- **TEXT SEGMENT**

Hundreds of bald eagle deaths have been linked to carbofuran. Eastern bluebirds, Northern pintails, American robins, owls, swallows, grackles, killdeer and kestrels: more than one hundred bird species have been documented as having died from carbofuran poisoning. The number of birds involved in any single incident ranges up to 2,450. Carbofuran has also killed mammals and fish. US Fish and Wildlife biologists have stated, "there are no known circumstances under which carbofuran can be used without killing birds." In 1989, US EPA estimated that 1 to 2 million birds were killed each year by carbofuran alone.

The U.S. Fish and Wildlife Service maintains that the use of carbofuran poses unreasonable hazards to birds. In 1992, it requested that the EPA cancel all registrations for carbofuran. Many prominent environmental organizations oppose the continued use of carbofuran, but its use is still sanctioned by the EPA. North American migratory birds are at risk of exposure from carbofuran while on their wintering grounds in Latin America. International attention and cooperation is needed to address pesticide use in all of the Americas to adequately protect migratory birds.

Environmental Effects

Fate

  • Persistence: carbofuran is moderately persistent in soils, with a half-life from 30 to 120 days, depending on conditions. In soil, carbofuran is degraded by chemical hydrolysis and biodegradation. Carbofuran is soluble in water and is highly mobile in soils. Carbofuran has a high potential for groundwater contamination, and has been detected in aquifers and surface waters.

  • Bioaccumulation: carbofuran does not accumulate in animal tissue.

Ecotoxicity

  • Carbofuran is highly toxic to fish. The LC50 for bluegill sunfish is 0.24mg/L.

  • Carbofuran is highly toxic to birds. Carbofuran has been documented in hundreds of avian mortality events sometimes involving large numbers of birds in each incident. Birds are susceptible to carbofuran from direct spraying, ingestion of granules or contaminated drinking water and from the consumption of contaminated prey. One granule of carbofuran is enough to kill a small songbird.

LD50 fulvous whistling ducks

0.238 mg/kg

LD50 mallard

0.51 mg/kg

LD50 Northern bobwhite   

12.0 mg/kg

LD50 pheasant    

4.15 mg/kg

LD50 house sparrow 

1.3 mg/kg 


Incidents

  • Tishomingo National Wildlife Refuge, Oklahoma, 1976. Approximately 500 Canada geese died after feeding in a field treated with 0.5 lbs / acre liquid carbofuran. This level of use is only one-sixth of the application rate of some crops (2.96 lbs / acre is used on grapes, 1997 average usage figures, USDA.)

- **MATERIAL SUPPLIED**
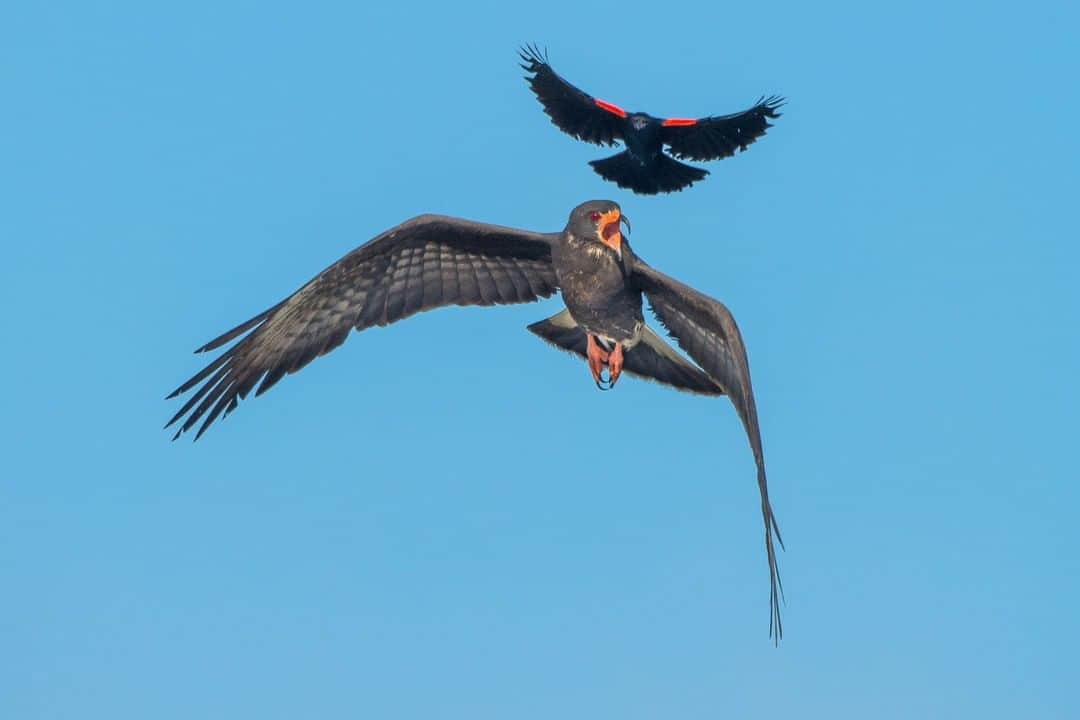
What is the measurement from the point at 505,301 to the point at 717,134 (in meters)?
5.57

==

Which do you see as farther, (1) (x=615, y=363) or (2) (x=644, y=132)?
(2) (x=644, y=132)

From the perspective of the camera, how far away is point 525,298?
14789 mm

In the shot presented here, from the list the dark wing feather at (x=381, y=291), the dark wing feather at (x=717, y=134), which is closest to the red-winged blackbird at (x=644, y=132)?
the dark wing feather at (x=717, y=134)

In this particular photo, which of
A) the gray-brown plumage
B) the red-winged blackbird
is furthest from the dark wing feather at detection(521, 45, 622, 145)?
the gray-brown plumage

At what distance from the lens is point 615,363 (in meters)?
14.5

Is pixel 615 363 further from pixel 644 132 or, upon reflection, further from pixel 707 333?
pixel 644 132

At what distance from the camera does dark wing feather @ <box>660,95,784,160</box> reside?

* * *

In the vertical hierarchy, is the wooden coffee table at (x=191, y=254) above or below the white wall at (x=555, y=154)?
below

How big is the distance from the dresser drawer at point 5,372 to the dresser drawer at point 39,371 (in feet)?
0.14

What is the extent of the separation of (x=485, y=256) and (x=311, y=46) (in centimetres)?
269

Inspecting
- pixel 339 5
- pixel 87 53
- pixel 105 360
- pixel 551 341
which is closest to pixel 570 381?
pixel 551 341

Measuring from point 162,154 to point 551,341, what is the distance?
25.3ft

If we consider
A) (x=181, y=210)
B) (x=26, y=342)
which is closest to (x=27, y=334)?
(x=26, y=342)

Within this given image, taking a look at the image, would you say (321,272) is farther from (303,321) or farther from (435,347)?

- **ABOUT THIS EXERCISE**
Continue the passage about carbofuran's harm to birds and wildlife, starting right after its last sentence.

- **RESULT BELOW**
  • New Jersey, 1990. After carbofuran application to a fruit orchard, approximately 100 carcasses were discovered, including blue jay, American robin, and dark-eyed junco. Laboratory analyses confirmed carbofuran as the cause of death.

  • Saskatchewan, Canada, 1986. Forty-five California gulls were found dead after a landowner applied liquid carbofuran to a grain field. Gulls had crops full of grasshoppers; analysis of the grasshoppers showed 4.2-7.2 ppm carbofuran.

  • Linden, California, 1990. Liquid carbofuran was applied by irrigation, with exposure via puddle water. Carcasses of 30 mourning doves, 100 American robins, 200 European starlings, red-winged blackbirds and grackles, and 700-800 goldfinches, sparrows and house finches were recovered.

  • Colusa, California, 1989. 1,985 dead ducks, approximately 97% northern pintails, and 3% green-winged teal were found in an area where carbofuran had been used. Carbofuran residues were found in duck and mud samples. The dead birds were not found in an agricultural field, but in an area that is routinely flown-over by airplanes moving between two local airstrips and rice fields.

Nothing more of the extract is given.